Dad stayed on the shower stool spraying himself like an elephant until the hot water ran out. Then Mom and I would go in together. She was recovering from a heart attack herself and had limited strength, but she’d bring a towel and clean underwear, and I’d stand behind him, lifting him. She’d slip off the skivvies, give him a quick wash, and together, we’d help him dress.

Six months after being discharged from the hospital, Dad graduated from hospice, still vertical as he liked to say. We shouldn’t have been surprised. My father beat death many times. After returning from the Korean War, he had his first heart attack in his thirties. He fought two separate bouts with cancer. He lived with insulin-dependent diabetes for twenty-five years. My brother-in-law once said if he had to face enemy fire in a foxhole, he would want my father with him, as my father was apparently impossible to kill.

Dad got another whole round of the seasons. Spring and the optimistic beginning of another Red Sox season. Summer on the deck, listening to beach sounds drifting up the street. Fall and a new crop of Macintosh apples for Mom’s pies. Winter and the red cardinals bright against the snowy feeder.

By and large, with a few lamentable exceptions, my father’s darkness did not return in its full intensity. I like to think that during his hospice period the unquestioned, unstinting, physical devotion of his tribe had somehow reached him, easing his aching heart.

Father Frank, a dear family friend and priest, made regular visits. Sometimes he’d come during the day with Communion, which Dad accepted stiffly, sticking his tongue out like a lizard tasting the air.

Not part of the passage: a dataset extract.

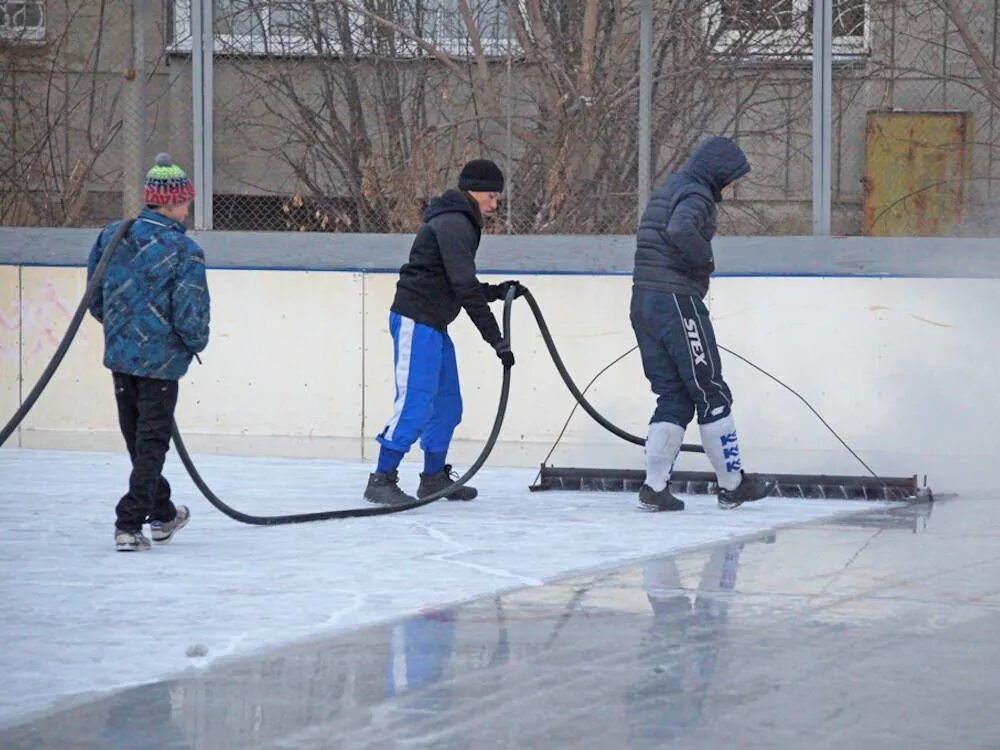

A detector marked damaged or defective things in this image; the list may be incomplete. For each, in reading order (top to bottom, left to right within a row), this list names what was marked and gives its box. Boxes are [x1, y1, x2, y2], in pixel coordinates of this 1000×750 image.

rust stain on door [864, 109, 972, 235]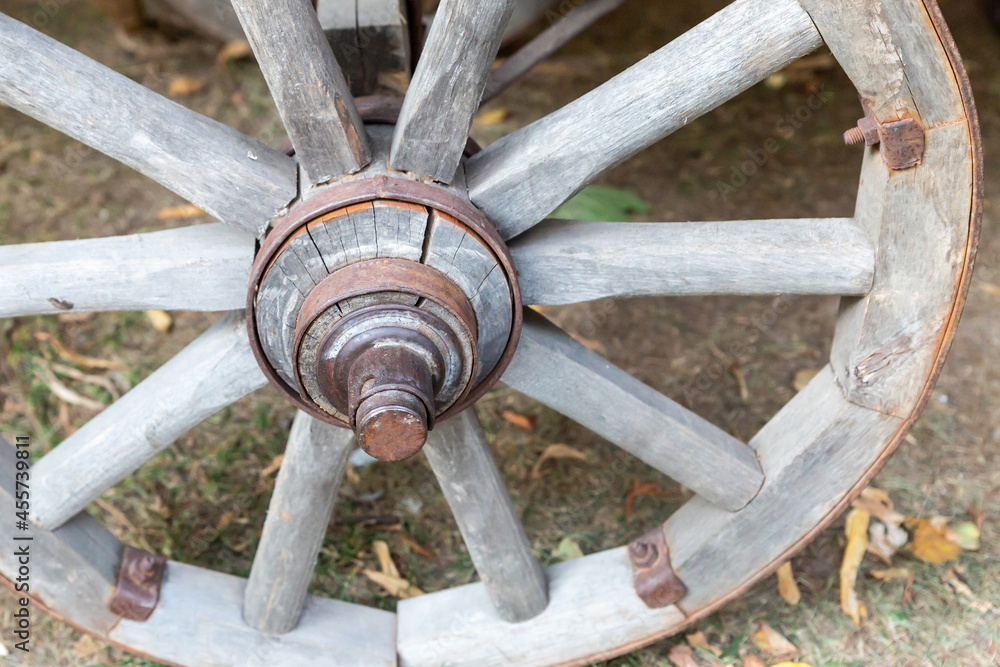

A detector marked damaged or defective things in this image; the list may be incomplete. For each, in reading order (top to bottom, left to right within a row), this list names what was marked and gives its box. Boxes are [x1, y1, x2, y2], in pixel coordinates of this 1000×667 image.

More often Frank would come in the evening for a scotch on the rocks. Dad would have a bourbon and water, and they’d sit together while Mom fixed supper, darting in from time to time to sip her old-fashioned.

One December morning Dad told my mother, “Barbara, we better start saying goodbye.” A few weeks later, he fell, broke his arm and returned to the nursing home. On January 21, at age seventy-nine, he died.

Paradoxically, just as my father’s hospice period gave him bodily back to us; his death restored the memory of his true character. Once the obituary was published, the phone began to ring, food and flowers began to arrive, and cards and emails poured in.

The house was filled with stories of my father’s generosity and exuberance. We heard from former clients, distant cousins, high school hockey players, clerks of the court, Marine Corps buddies, law school classmates, neighborhood kids, city officials, cops, fishermen, and multitudes of others who’d been down on their luck and had their fortunes restored in one way or another by Dad.

Not having to witness his years of dark decline, they remembered Dad in his fullness, his vigor, his rascally charm and generosity, his joyful and effective advocacy for all the underdogs. Their stories gave him back to us, rolling back the clouds, and we basked in the warmth.

Last week I took my father’s glasses to the Lions’ recycling bin. I like to think of some other man getting to wear those big aviator glasses. The fisherman knit sweater that I brought him from Ireland is hanging in my closet. And that blue and gold urn winks from my bookshelf. Some day I’ll take the ashes to the river and let them swim free.